THE TASK:
Return the material below in full and exactly.

INFORMATION PROVIDED:
—————

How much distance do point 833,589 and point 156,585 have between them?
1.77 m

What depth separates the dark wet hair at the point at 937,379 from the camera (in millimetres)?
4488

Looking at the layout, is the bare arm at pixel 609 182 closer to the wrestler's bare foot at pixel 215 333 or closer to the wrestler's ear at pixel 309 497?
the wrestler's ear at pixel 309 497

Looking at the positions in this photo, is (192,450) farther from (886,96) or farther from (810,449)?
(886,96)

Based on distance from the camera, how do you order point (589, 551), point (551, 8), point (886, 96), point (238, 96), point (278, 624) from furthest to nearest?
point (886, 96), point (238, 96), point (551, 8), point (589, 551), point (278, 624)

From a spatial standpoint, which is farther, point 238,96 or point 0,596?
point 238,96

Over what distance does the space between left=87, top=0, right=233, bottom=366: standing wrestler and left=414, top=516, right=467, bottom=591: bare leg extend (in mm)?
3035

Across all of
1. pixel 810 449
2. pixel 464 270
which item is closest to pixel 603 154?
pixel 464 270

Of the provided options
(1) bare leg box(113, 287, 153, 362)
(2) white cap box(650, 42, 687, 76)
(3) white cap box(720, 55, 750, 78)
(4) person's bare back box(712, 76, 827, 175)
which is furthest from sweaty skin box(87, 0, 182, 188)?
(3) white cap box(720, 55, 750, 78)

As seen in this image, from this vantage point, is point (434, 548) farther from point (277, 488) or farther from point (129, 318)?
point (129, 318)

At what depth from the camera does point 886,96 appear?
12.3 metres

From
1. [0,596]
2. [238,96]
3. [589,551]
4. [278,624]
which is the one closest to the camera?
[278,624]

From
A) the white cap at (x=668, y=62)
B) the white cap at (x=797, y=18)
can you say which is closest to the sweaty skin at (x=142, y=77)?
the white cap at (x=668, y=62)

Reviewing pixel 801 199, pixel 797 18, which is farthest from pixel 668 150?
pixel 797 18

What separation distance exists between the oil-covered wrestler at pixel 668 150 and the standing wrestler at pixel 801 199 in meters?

—————

EXERCISE OUTPUT:
How much distance do point 833,589 and point 156,585 have between them?
1.77 m

What depth separates the dark wet hair at the point at 937,379 from the camera (in millimetres)?
4488

Looking at the layout, is the bare arm at pixel 609 182 closer to the wrestler's bare foot at pixel 215 333 or closer to the wrestler's ear at pixel 309 497?
the wrestler's ear at pixel 309 497

Looking at the positions in this photo, is (192,450) farther from (886,96) or farther from (810,449)?
(886,96)

Based on distance from the camera, how do you order point (589, 551), point (551, 8), point (886, 96), point (238, 96), point (278, 624) from furthest to nearest?
point (886, 96), point (238, 96), point (551, 8), point (589, 551), point (278, 624)

From a spatial standpoint, which is farther, point 238,96 or point 0,596?
point 238,96

Over what distance does the space between left=87, top=0, right=233, bottom=366: standing wrestler and left=414, top=516, right=467, bottom=591: bare leg extend (in mm)?
3035

Across all of
1. pixel 810 449
2. pixel 464 270
which item is closest to pixel 603 154?
pixel 464 270

Of the provided options
(1) bare leg box(113, 287, 153, 362)
(2) white cap box(650, 42, 687, 76)
(3) white cap box(720, 55, 750, 78)
(4) person's bare back box(712, 76, 827, 175)
which is furthest from sweaty skin box(87, 0, 182, 188)?
(3) white cap box(720, 55, 750, 78)

As seen in this image, from this vantage point, is point (434, 548) farther from point (277, 488) or farther from point (129, 318)?
point (129, 318)

At what depth from the camera does point 886,96 appear?
12.3 metres

From
1. [0,596]
2. [238,96]
3. [589,551]
4. [278,624]
which is the one closest to the camera?
[278,624]

From
A) the white cap at (x=668, y=62)
B) the white cap at (x=797, y=18)
can you say which is closest to the sweaty skin at (x=142, y=77)?
the white cap at (x=668, y=62)

Reviewing pixel 801 199, pixel 797 18, which is farthest from pixel 668 150?
pixel 797 18

What separation distance exists between the oil-covered wrestler at pixel 668 150 and the standing wrestler at pixel 801 199 in meters?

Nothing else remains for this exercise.